Electronic Journal of Biology

Keywords

Actinomycosis; Solitary pulmonary nodule; Lung disease (MeSH LNM).

1. Introduction

Actinomycosis is a rare, chronic and granulomatous disease caused by a gram-positive and filamentous, anaerobic or microaerophilic bacterium of the family actinomycetaceae of the genus actinomices [1]. One of the most common etiologies in the infection of this pathogen is poor oral hygiene. Other predisposing conditions are diabetes, immunosuppression, alcoholism and mental retardation; however, recent data indicate that about 50% of actinomycosis occurs in patients with no comorbidities [2].

Actinomycosis has different forms of presentation, with cervicofacial being the most common in 50-60%, followed by abdomino-pelvic in 20% and thoracic involvement is rare since it represents approximately 15% of all cases and results Of aspiration of oropharyngeal or gastrointestinal secretions in the respiratory tract [3-6].

Chest actinomycosis is a fairly common disease in developing countries and tends to occur in immunosuppressed patients. However, in the form of lung mass is quite uncommon. Despite the suggestive signs and symptoms of the disease, misdiagnosis such as lung carcinoma, tuberculosis, and lung abscess is common. Thus, the diagnosis of pulmonary actinomycosis requires a high index of suspicion [7]. Given its rarity of appearance and similarity of presentation of this condition with other common respiratory disorders, the following case is presented.

2. Case Presentation

A 22 year old male patient from the department of Cortés, Honduras, with a pathological history of epilepsy from the age of 13, managed with phenobarbital, phenytoin and valproic acid. He reports a history of chronic cough, initially nonproductive, which then presented hemoptotic sputum of nocturnal predominance, fever and pleuritic pain, which was admitted for the first time in 2012. Chest tomography showed heterogeneous lesion in the right lung lobe compatible with the process Pneumonic so he received antibiotic treatment that he did not need and that would have temporarily improved his symptomatology (Figure 1).

Figure 1. Computed tomography of the thorax, July 2012.

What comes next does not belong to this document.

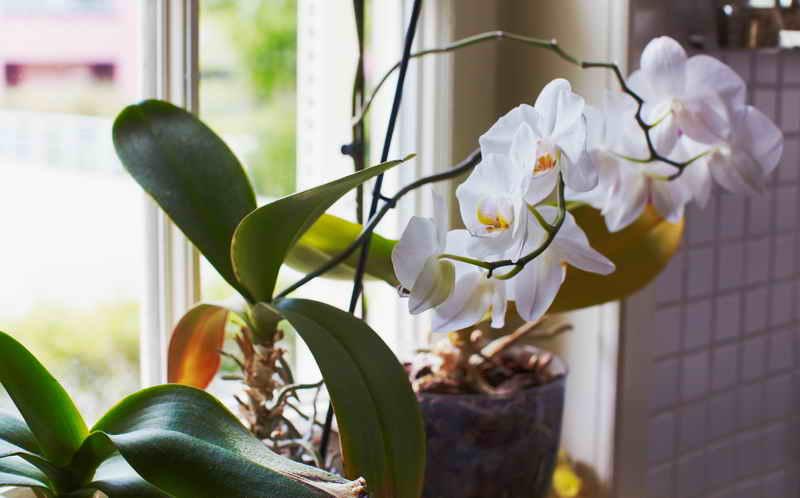 Орхидея в домашних условиях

Due to persistent symptoms, the patient went to a private clinic in 2015, where he underwent a chest X-ray demonstrating a right lung nodule and sent to the Cardiopulmonary Institute of Honduras for specialized studies. At the moment of the patient's evaluation hemodynamically stable, febrile and with physical examination evidencing oral cavity with gingivitis and dental caries, hypoventilation and right lung dullness compatible with pleural effusion; Rest of normal physical examination. A chest X-ray was performed, which reported apical right rounded opacity of new appearance suggestive of a neoplastic lesion, which was admitted with a diagnosis of apical mass in the right lung under study.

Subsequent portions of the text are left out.